# Set of tasks
1/ Answer the following from the thread on cleaning up Word-generated HTML:
(a) Which library does the first answer recommend for parsing HTML with XPath expressions?
(b) According to griegs, what is lost when the <style> tag is removed?
(c) Which editor does Jim suggest, and what does he say it supports?
2/ Copy the portion of the thread on cleaning up Word-generated HTML from "Is there something" to "the <style> sections.".

# Given passage
Is there something I can use to get rid of all this stuff?

+1  A: 

Look into the HTML Agility Pack, which will allow you to use XPATH expressions to parse through HTML. I suggest you use it to get rid of the comment blocks and remove the <style> sections.


I think I'd try to decide which formatting I actually want to see: maybe just bold, italic and underline. I'd then find the styles Word uses to indicate those. There might be more than one set of styles used to indicate particular formatting. I'd then add those styles to my <head> section always. I'd then remove all the <style> sections added by Word.

John Saunders
The problem with getting rid of the <style> tag is that you then lose the formatting the user has created such as, in this case, bolding.
griegs
@griegs: it depends on whether the OP wants `<style>` tags in the middle of his HTML. Maybe he can move them into his `<head>` instead.
John Saunders
Yeah but Word creates so many of the stupid things that you end up with a massive html file. There is a real need i think for a jQuery plugin that is Word smart and can strip all the non essential meta and style data.
griegs
@griegs: It would be touch to know which is essential.
John Saunders
Yeah quite! You'd need to scan the html, pick out the used styles and only include them. Not a plugin i have time to write. :)
griegs
Ya I can't just blindly remove style tabs as the rich html editor I use uses it to do it's styling tabs and I can't move it to the head or anything otherwise I have to basically write my own rich html editor. So I am not sure what to do. I would like to strip all the grabage out but I guess the next solution would tell users not to copy and paste text from word files into it?
chobo2
Also is there any tutorial on how to actually use that library. I am not sure how to actually use it.
chobo2
Like the one short tutorial I saw on there site is loading up and html page or something like that. I want to parse a string containing all that code. How do I do that?
chobo2
+2  A: 

Hi! You should look at TinyMCE which is an opensource Javascript WYSIWYG Editor and supports pasting from Word.

Jim
So it takes out the Word crap?
chobo2

# Supplied entries
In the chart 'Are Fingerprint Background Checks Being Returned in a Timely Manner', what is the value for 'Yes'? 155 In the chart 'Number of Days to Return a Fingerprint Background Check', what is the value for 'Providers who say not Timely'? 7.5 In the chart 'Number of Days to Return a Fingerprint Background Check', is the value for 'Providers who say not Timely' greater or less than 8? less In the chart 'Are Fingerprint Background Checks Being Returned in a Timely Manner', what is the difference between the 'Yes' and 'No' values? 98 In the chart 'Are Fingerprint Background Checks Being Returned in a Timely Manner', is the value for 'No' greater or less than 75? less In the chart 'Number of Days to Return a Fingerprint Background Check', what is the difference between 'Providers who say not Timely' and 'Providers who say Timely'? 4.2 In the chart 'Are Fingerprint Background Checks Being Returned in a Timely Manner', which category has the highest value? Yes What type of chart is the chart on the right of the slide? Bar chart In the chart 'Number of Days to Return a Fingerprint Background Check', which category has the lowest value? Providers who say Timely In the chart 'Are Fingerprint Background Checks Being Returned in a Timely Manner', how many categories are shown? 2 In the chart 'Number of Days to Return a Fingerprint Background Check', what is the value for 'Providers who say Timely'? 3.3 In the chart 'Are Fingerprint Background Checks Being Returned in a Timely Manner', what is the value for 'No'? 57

---

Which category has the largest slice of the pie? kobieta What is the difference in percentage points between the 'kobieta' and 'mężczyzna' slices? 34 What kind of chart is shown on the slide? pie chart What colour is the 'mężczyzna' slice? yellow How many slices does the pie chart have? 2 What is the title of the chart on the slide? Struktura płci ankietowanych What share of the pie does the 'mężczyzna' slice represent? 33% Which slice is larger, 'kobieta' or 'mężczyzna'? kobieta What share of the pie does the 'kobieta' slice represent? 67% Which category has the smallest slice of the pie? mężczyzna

# Results for the exercise
1/
(a) The HTML Agility Pack.
(b) The formatting the user has created, such as bolding.
(c) TinyMCE, an open-source JavaScript WYSIWYG editor that supports pasting from Word.

2/
Is there something I can use to get rid of all this stuff?

+1  A: 

Look into the HTML Agility Pack, which will allow you to use XPATH expressions to parse through HTML. I suggest you use it to get rid of the comment blocks and remove the <style> sections.